- Do this: Pull every line of the records below into your reply, word for word and without changes. Leave out the pictures.

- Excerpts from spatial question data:
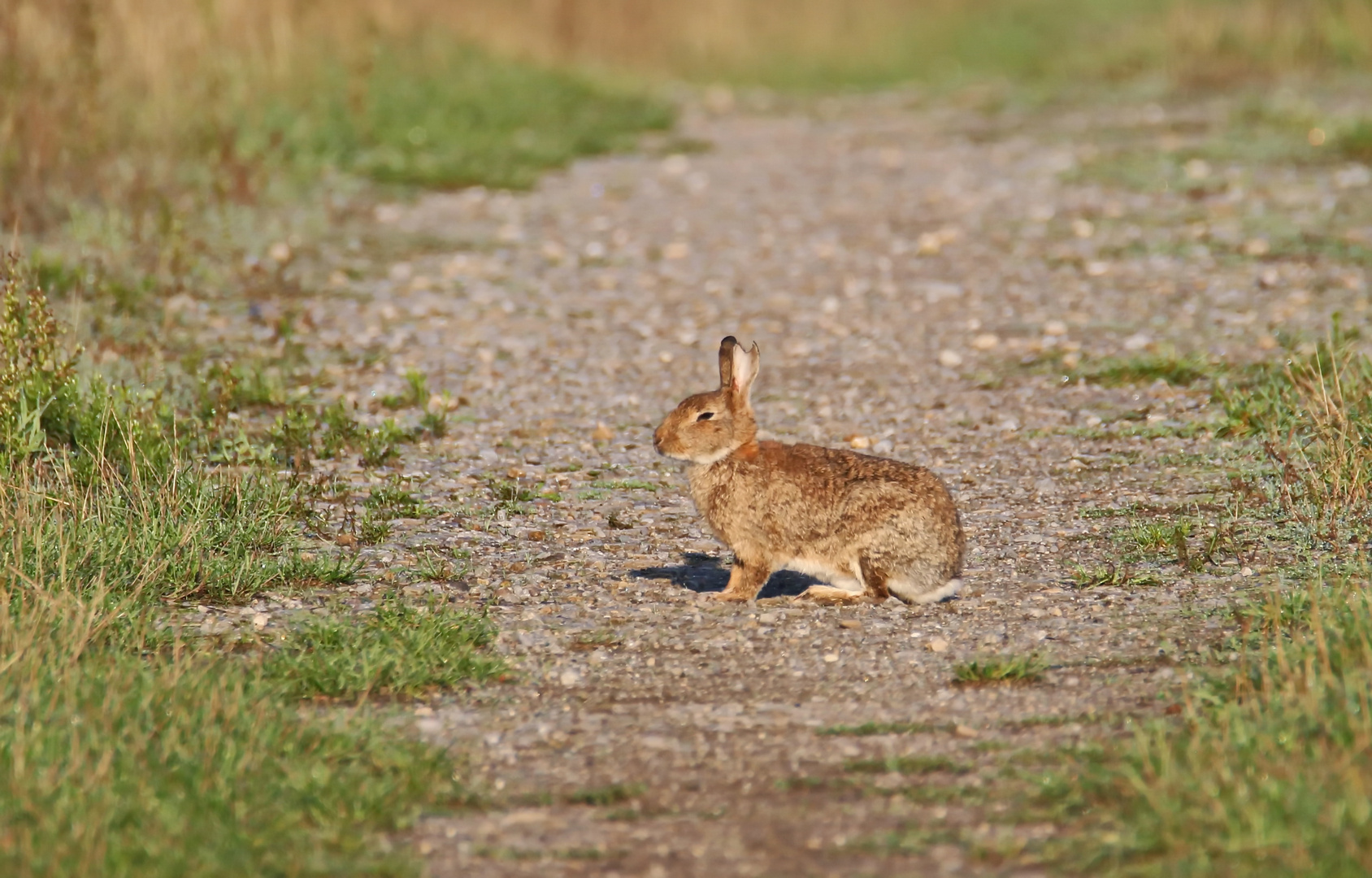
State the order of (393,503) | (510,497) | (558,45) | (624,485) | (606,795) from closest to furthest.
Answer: (606,795)
(393,503)
(510,497)
(624,485)
(558,45)

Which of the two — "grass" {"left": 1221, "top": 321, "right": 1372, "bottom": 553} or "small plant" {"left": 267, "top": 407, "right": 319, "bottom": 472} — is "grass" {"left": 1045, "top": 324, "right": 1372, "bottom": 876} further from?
"small plant" {"left": 267, "top": 407, "right": 319, "bottom": 472}

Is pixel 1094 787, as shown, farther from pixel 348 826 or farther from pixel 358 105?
pixel 358 105

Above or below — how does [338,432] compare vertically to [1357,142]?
below

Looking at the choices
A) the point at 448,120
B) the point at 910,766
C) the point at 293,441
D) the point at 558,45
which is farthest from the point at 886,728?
the point at 558,45

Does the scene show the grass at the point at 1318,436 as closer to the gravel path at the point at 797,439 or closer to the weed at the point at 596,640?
the gravel path at the point at 797,439

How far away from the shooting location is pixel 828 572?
7469 millimetres

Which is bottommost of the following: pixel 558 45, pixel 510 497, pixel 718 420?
pixel 510 497

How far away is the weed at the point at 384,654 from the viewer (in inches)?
237

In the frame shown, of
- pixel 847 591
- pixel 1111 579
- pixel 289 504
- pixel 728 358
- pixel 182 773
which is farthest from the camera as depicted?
pixel 289 504

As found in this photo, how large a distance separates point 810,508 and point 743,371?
746 millimetres

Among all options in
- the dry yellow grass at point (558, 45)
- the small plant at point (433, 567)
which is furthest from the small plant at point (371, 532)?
the dry yellow grass at point (558, 45)

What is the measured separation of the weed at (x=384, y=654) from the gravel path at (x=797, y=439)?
168mm

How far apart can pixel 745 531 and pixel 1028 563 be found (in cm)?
144

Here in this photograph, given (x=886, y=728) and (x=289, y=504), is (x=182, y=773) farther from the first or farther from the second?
(x=289, y=504)
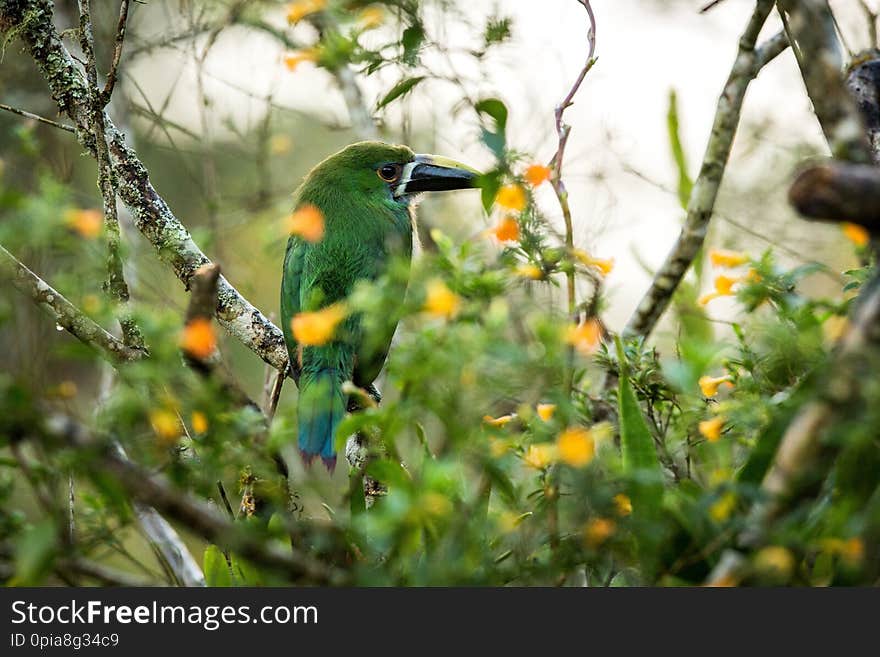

- Output for this task:
State the order of (393,503) | (510,497) | (558,45) | (624,485) | (606,795) from closest to furthest.
Answer: (606,795)
(393,503)
(510,497)
(624,485)
(558,45)

Which of the two — "grass" {"left": 1221, "top": 321, "right": 1372, "bottom": 553} or "small plant" {"left": 267, "top": 407, "right": 319, "bottom": 472} — is "grass" {"left": 1045, "top": 324, "right": 1372, "bottom": 876} further from?
"small plant" {"left": 267, "top": 407, "right": 319, "bottom": 472}

Is pixel 1094 787, as shown, farther from pixel 348 826 or farther from pixel 358 105?
pixel 358 105

Above or below — how does [338,432] compare vertically to [1357,142]?
below

Looking at the choices
A) the point at 448,120
B) the point at 910,766
C) the point at 293,441
D) the point at 558,45
which is farthest from the point at 886,728?
the point at 558,45

Does the scene show the grass at the point at 1318,436 as closer to the gravel path at the point at 797,439 or closer to the weed at the point at 596,640?
the gravel path at the point at 797,439

How far away from the shooting location is pixel 828 572?
7469 millimetres

Which is bottommost of the following: pixel 558 45, pixel 510 497, pixel 718 420?
pixel 510 497

How far away is the weed at the point at 384,654 from the viewer (in inches)?
237

In the frame shown, of
- pixel 847 591
- pixel 1111 579
- pixel 289 504
- pixel 728 358
- pixel 182 773
which is farthest from the camera as depicted?
pixel 289 504

As found in this photo, how large a distance separates point 810,508 and point 743,371?
746 millimetres

Among all options in
- the dry yellow grass at point (558, 45)
- the small plant at point (433, 567)
which is furthest from the small plant at point (371, 532)?
the dry yellow grass at point (558, 45)

What is the measured separation of the weed at (x=384, y=654) from the gravel path at (x=797, y=439)?
168mm

How far apart can pixel 745 531 and pixel 1028 563 be found (in cm)?
144

Here in this photograph, given (x=886, y=728) and (x=289, y=504), is (x=182, y=773) farther from the first or farther from the second?
(x=289, y=504)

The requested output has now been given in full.